The use of BI-RADS systems to characterize breast tumors is recommended in many settings, and such reporting systems may help distinguish between benign and malignant breast tumors. The accuracy of BI-RADS systems remains controversial, and further research is needed in many areas to provide evidence on how accurate BI-RADS is in practice. The results of this study indicate that his PPV rate of BI-RADS 3–5 is high. This could bring light to the end of the tunnel. The use of BI-RADS has the potential to distinguish between benign and malignant masses, reducing unnecessary biopsies as well as unnecessary surgeries. This observation has already been pointed out in previous literature. The risk of BI-RADS 3 malignancies is less than 2% and most physicians recommend observation only for this category of patients. Although BI-RADS 4 breast tumors are classically nonmalignant, there is sufficient suspicion for core biopsy, whereas BIRADS 5 masses are at high risk of malignancy and warrant biopsy. there is [50-52].

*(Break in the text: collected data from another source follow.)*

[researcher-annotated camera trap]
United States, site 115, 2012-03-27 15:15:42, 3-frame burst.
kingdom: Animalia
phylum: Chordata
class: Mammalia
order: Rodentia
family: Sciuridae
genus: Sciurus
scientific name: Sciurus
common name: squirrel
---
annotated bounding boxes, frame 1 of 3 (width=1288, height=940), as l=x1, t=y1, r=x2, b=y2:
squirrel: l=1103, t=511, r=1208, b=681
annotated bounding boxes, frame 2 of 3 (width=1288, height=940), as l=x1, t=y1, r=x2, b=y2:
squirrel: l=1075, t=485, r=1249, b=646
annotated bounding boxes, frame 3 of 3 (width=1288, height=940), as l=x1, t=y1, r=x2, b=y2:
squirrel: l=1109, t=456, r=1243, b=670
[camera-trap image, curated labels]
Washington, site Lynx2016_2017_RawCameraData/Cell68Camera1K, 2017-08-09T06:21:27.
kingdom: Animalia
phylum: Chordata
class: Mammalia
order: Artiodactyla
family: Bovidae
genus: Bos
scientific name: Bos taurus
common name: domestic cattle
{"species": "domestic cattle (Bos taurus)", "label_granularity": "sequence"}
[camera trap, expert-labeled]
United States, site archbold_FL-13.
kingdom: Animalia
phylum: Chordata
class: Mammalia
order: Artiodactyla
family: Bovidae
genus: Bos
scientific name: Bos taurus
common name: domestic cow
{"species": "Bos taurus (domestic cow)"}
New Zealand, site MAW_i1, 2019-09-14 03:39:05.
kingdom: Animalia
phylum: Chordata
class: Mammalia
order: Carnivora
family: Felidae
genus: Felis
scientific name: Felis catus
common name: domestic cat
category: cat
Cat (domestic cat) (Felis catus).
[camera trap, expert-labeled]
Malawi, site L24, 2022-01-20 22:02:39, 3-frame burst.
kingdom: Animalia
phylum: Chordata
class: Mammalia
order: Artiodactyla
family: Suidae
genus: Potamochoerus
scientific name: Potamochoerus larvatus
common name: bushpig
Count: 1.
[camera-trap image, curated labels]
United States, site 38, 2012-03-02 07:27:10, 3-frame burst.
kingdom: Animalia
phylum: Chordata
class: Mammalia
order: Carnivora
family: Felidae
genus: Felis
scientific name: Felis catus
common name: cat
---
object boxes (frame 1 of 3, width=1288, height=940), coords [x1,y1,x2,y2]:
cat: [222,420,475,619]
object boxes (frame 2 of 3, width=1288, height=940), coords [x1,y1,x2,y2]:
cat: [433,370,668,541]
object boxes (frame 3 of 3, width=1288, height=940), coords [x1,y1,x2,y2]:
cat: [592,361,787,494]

When imaging suspicious breast lesions, there are other factors that affect imaging accuracy. For example, patient age, surgical history, characteristics of the lesion itself, menstrual and menopausal status, imaging techniques and protocols, use of newer technologies such as vacuum-assisted breast biopsy techniques, and imaging equipment used. All of these must be considered when using image accuracy results. A major limitation of this study is that breast density was not considered in the analysis and may play an important role. It is therefore recommended that future studies addressing breast density consider breast density. We also did not perform age-related sub-analyses to compare results for women under 40 years of age and those over 40 years of age. Therefore, we recommend future studies to investigate this aspect. Furthermore, further studies on the accuracy of breast ultrasound and her BIRADS in other settings are encouraged to further improve the evidence for considering these aspects in breast cancer screening [1, 53-55].
In conclusion, our systematic review and meta-analysis aimed to consolidate data on the sensitivity and specificity of both mammography and ultrasonography in the detection of breast malignancies. Our study findings reveal that ultrasonography demonstrated higher sensitivity in detecting breast lesion malignancies when compared to mammography. However, it's noteworthy that mammography exhibited greater specificity in the detection of breast malignancies.